Your GRE score is good for five years after your testing date, so if you use ScoreSelect, you’re limited to exams within the past five years.
Catching Your Mental Breath: The GRE Intermissions
The GRE provides an optional ten-minute break after the third section of the exam. However, don’t expect to have this entire time to yourself: Part of that time is for checking in and out while the proctors go through their security procedures to ensure that you’re not bringing in any materials to cheat with. The ten-minute intermission is timed by the computer, which resumes the test whether you’re seated or not. You probably have five minutes to do your business, which leaves little time to grab a bite if you’re hungry. Plan accordingly by bringing snacks and water to leave in your locker, so that during your actual five minutes, you can refresh yourself without having to scramble.
Between other sections of the test, you get a one-minute break — just enough time to stand up and stretch a bit. You don’t have time to leave your seat and come back before the test resumes. If you absolutely, positively must use the restroom and leave the computer during the test, just remember that the clock keeps ticking.
THE IMPORTANCE OF TEST PREP
Stories abound about how someone’s friend’s cousin’s roommate took the GRE cold (with no preparation) and aced it. This story may be true on a very rare occasion, but you hear only the success stories. Those test-takers who went cold and bombed it don’t brag about the outcome. As an instructor, however, I hear those other stories all the time.
The GRE doesn’t test your intelligence: It tests how well you’ve prepared for the test. I’d put my money on a prepared dunce over an unprepared genius every single time. Dramatically raising a test-taker’s score, say from the 30th to the 90th percentile ranking, is something I do every day before breakfast, and it’s what I do for you in this book. Being prepared means knowing what to expect and how to answer the questions, which means that the first time you calculate a fraction of a circle had better not be on the actual GRE. Make your mistakes here, in practice, not on the test.
Chapter 2
Owning the GRE: Strategies for Success
IN THIS CHAPTER
The GRE isn’t an IQ test. Nor is it a measure of your worth as a human being or a predictor of your ultimate success in life. The GRE is designed to assess your ability to excel in grad school by sizing you up in three areas:
Work ethic: How hard you’re willing and able to work to achieve an elusive academic goal — in this case, performing well on the GRE — reflects (to them) your work ethic. Graduate schools consider this to be a measure of how hard you’ll work in their programs.
Study skills: To do well on the GRE, you must master some basic study skills and be able to process and retain new information.
Test-taking ability: This is your ability to perform well on a test, under pressure, which is a separate ability from being able to answer the questions. Exams are an essential part of grad school, so you need to prove that you can take a test without folding under pressure.

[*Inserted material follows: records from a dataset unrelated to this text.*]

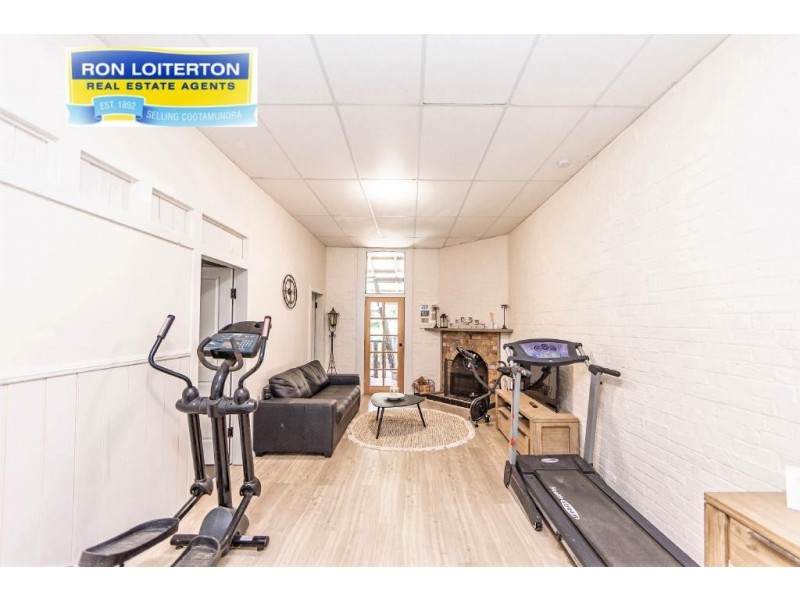 18 King Street, Young NSW 2594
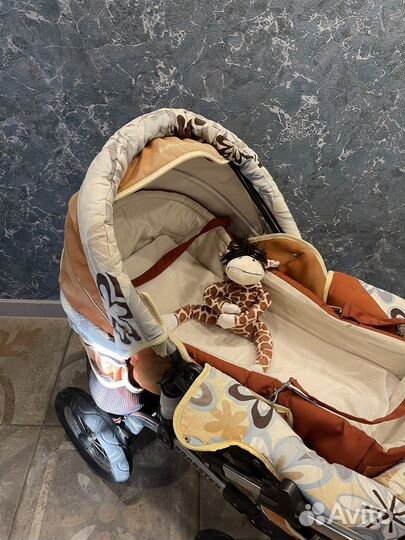 Коляска для ребенка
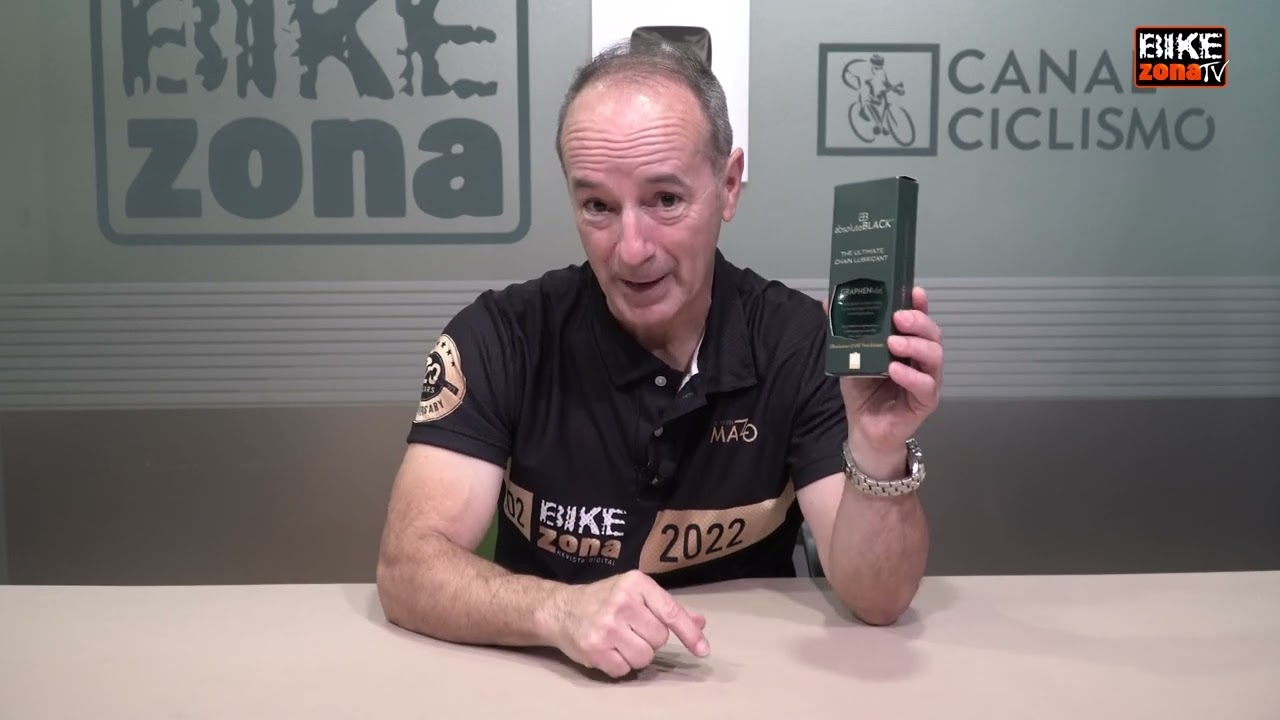 GRAPHENlube de Absolute Black. El lubricante definitivo para cadenas | UHD 4K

This book can’t help you in the first area: That’s all you. As a study guide, however, this book shapes you up in the second and third areas, enabling you to study more effectively and efficiently and improve your overall test-taking skills. By knowing the material and taking the practice tests, you establish a foundation for doing well on the GRE. And usually, if you know what to do and how to do it, you might find yourself working a little bit harder. In this way, this book can help you in that first area.
This chapter is designed to take your study skills and test-taking ability to the next level. To beat the GRE at its game, you need to maximize the use of your time, focus on key areas, and apply strategies to answer the questions quickly and correctly. This chapter shows you how to do all these things and provides you with a Plan B — what to do if things don’t go so well the first time.
Making the Best Use of Your Time
As soon as you decide to take the GRE, the clock starts ticking. You have only so much time to study and practice, and suddenly the exam is tomorrow morning. The good news: I’ve taken many a student down this road, with great results, and here I’ve distilled the best of the success strategies. The following sections show you how to optimize your study and practice time so you can answer the test questions more efficiently.
Budgeting your time for studying
As an undergrad, you may have mastered the fine art of cramming the night before an exam, but that doesn’t work on the GRE. This test is based on skills, not memorization, and skills take time to develop. It’s like throwing a baseball: You need time to learn, practice, rest, and practice more. Give yourself plenty of time to absorb all the material you need to study. Here’s what I recommend in terms of total time, the amount of that time you spend working through this book, and the amount of time to set aside per day:
Six to twelve weeks of total preparation: Give yourself plenty of time to work through this book, take practice exams, and review areas where you need extra preparation. Six to eight weeks works well for most people, but more time is generally better. At 12 weeks, you can do extremely well, but after 12 weeks, most people get burned out or lose interest, and they forget things they learned early on.
Three to four weeks on this book: Working through this book takes about three weeks, not including the practice tests. The practice tests should each take hours (no essays) or hours (with essays), plus another hour or two to review the answer explanations.
One to three hours per day, five or six days per week: Pace yourself. I’ve seen too many students burn themselves out from trying to master the whole test in three days. Your brain needs time to process all this new information and be ready to absorb more.